Only a little paint highlighted some of the scale around her eyes, nostrils, jawline, and griff. White polished teeth added to her other carefully groomed attractions. Wistala was relieved that the Queen didn’t color her scale any of the garish pinks and purples that seemed to be in vogue in the Lavadome. She’d been told that many a firemaiden recruit needed a thorough scrubbing with a wire-tipped brush to get the paint off her scales.
Her cave was simple, adorned only with a few trophies of the Battle of Hypat, where she’d lost her wings in a dreadful crash.
She offered Wistala wine, or honey-sweetened blood, or hot fat. Wistala chose the fat, as she’d flown hard and fought winds.
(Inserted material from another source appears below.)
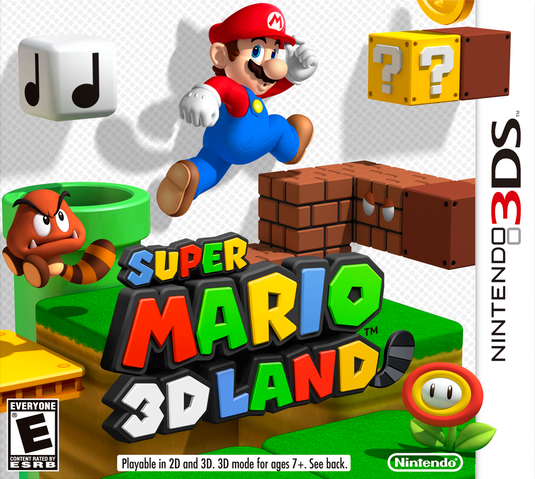File:Super Mario 3D Land box art.png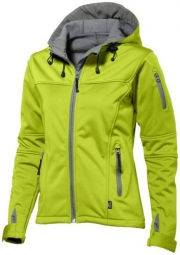 SLAZENGER MATCH LADIES SOFTSHELL JACKET zelená S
The Wind Spirit was sending air from the south and the north to do battle over Hypatia and the Inland Ocean.
Nilrasha called a female blighter and issued orders.
“Did you send for me all this way just for company?” Wistala asked. Nilrasha had become a much more serious dragon since losing her wings, she’d matured into a Queen to be respected and regarded, if remote.
“Wistala—I’m afraid.”
Nilrasha, afraid? Wistala, from her time in the Firemaids, had heard the stories of the Queen’s legendary ferocity in battle. She’d been the sole survivor of a futile attack on a well-fortified Ghioz city in Bant, struck hard in the uprising against the Dragonblade’s hag-riders, and sacrificed her wings in battle against the Ironriders.
She couldn’t say she knew Nilrasha well enough to know whether she was being entirely honest. According to some of the Firemaids, Nilrasha was an expert at playing politics, hiding the jump and the tear behind a apparent interest in only your betterment. But Rainfall had taught her to start politely, and return courtesy with courtesy doubled.
“I am sorry to hear that. Is there anything I can do to allay your fears?”
Nilrasha loosed a quiet, friendly prrum. Wistala had an awful griff-tchk in which she wondered if she hadn’t asked precisely what Nilrasha wanted her to ask.
“There is, sister. I need you to take my place.”
Wistala thought she had heard wrong. First, she hadn’t been called sister by anyone since she was a hatchling. Second: “Take—your place?”
“By my mate’s side, in the Lavadome. He’s set me up in these lovely quarters, it’s like still being able to fly, in a way, not that I did much flying as Queen even in a place like the Lavadome. But I’m no longer able to perform even half my duties as Queen. There’s something about a broken-winged dragon that inspires contempt in enemies and useless pity in friends.”
Nilrasha waggled her wing stumps. It was a disarming gesture, so dreadfully unsettling it was humorous.
“Act as his mate?” Wistala managed, feeling her scales tingle as they resettled.
“Don’t look so shocked, sister, there is a precedent for it. Back in the days of Silverhigh, of course.” Silverhigh was a half-legendary dragon civilization, in an age long, long ago when dragonkind ruled the Earth and flew proudly in the sunshine. Before the assassins came.
Bother precedents and Silverhigh. Her brother? She didn’t hate him outright. In her opinion, he’d turned into a rather noble dragon even if he looked, walked, and flew a little offbeat. Wistala had given him his bad eye in her fury over his role in the discovery and murder of their parents.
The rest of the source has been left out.